Среди озаренной ярким солнцем зелени газонов и деревьев бежала усыпанная ракушками дорожка. За усадебным парком, в котором росли сикоморы, березы, английские дубы, белые акации, голландские вязы и ясени, тщательно ухаживали. Джесси с детства привыкла к его широким лужайкам, величественным купам деревьев, цветникам и аккуратно подрезанным живым изгородям из цветущего кустарника – роз и сирени. Вернувшись из Великобритании, которую местные колонисты все еще считали своей родиной, она по-новому взглянула на усадьбу и поняла, каких сил стоило ее родителям создать миниатюрное подобие Англии посреди тасманийской дикой природы.

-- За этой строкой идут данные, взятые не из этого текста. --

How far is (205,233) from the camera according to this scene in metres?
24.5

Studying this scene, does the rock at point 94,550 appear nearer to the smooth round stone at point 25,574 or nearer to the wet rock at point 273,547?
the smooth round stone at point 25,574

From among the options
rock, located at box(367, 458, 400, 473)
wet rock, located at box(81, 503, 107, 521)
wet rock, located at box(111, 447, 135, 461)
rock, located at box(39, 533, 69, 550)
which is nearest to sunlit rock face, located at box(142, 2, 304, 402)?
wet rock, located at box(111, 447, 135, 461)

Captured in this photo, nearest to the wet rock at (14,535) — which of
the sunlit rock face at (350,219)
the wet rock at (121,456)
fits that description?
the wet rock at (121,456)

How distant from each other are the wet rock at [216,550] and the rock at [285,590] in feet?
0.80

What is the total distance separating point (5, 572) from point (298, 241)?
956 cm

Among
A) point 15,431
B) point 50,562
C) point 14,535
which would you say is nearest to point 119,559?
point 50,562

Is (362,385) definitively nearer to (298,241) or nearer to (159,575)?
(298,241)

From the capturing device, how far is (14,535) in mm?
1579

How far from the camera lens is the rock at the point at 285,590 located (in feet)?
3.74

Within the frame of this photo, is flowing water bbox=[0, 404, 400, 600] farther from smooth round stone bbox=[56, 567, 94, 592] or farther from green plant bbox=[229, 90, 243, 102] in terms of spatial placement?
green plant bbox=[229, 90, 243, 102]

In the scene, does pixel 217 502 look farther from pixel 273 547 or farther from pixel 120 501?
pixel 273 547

Ансельм Корбетт в свое время возвел просторный двухэтажный усадебный дом из песчаника. Хотя солнце в Тасмании жжет не так сильно, как в других частях Австралии, лето здесь более жаркое, чем в Англии. Поэтому владелец имения окружил дом кольцом веранды, построенной, правда, не из дерева, как принято в здешних местах, а из песчаника, которая имела окна в форме готических арок. Они придавали дому вид сооружения, походившего на нечто среднее между средневековым монастырем и левантийским замком времен Крестовых походов. Вначале Ансельм назвал свою усадьбу Рейвенкрофт. Однако вскоре он возвел вокруг нее ограду с высокой дозорной башней, чтобы обезопасить свою семью от нападения беглых каторжников, и местные жители окрестили имение Корбетт-Касл. Ансельм не возражал против такого названия. Самолюбию сына владельца одной из обычных ланкаширских фабрик льстило, что теперь ему принадлежали обширные земли и усадьба, достойная называться замком.

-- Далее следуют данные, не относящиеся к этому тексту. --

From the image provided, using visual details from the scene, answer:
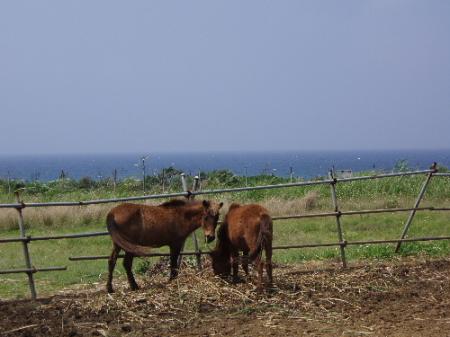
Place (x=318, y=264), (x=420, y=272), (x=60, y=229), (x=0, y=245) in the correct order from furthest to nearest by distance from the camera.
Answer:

Слушая, как под колесами кареты хрустит ракушечник, Джесси с грустью вспоминала отца. Долгие месяцы, проведенные на корабле, она мечтала о том, что снова увидит отчий дом, представляя себе, как, заслышав шум экипажа, к воротам выбежит мама, хотя прекрасно знала, что Беатрис Корбетт никогда не сделает подобной глупости. Ее мать считала, что мчаться очертя голову навстречу дочери ниже ее достоинства. И когда лошади сделали последний поворот при подъезде к дому, Джесси увидела, что у ворот ее никто не встречал.

Уоррик поспешно спрыгнул на землю и помог сестре выйти из экипажа. Он заметил грусть в ее глазах.

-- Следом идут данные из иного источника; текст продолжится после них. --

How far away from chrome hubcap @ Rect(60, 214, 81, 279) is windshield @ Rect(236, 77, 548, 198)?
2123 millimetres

– Неужели ты ожидала, что мать выбежит к воротам, чтобы встретить тебя? – спросил он, покачав головой.

– Нет, конечно. Но как ни глупо, в глубине души я все же ждала, – призналась она, окинув взглядом усадебный дом.

По лицу Уоррика пробежала тень. Ему, по-видимому, стало жаль сестру, и он тронул ее за локоть.

– Она с утра с нетерпением ждет тебя, сидя в гостиной. Мама притворяется, что вышивает, но на самом деле ничего не может делать, все валится у нее из рук. Поверь, она очень скучала по тебе.

– Я знаю.

Улыбнувшись, Джесси взбежала на крыльцо и распахнула двустворчатые двери. В Англии хозяев и гостей такого великолепного дома непременно встречал бы дворецкий или по крайней мере лакей. Однако найти хорошую прислугу в Тасмании – нелегкое дело. Из лондонских карманников и ирландских преступников выходили никудышные дворецкие.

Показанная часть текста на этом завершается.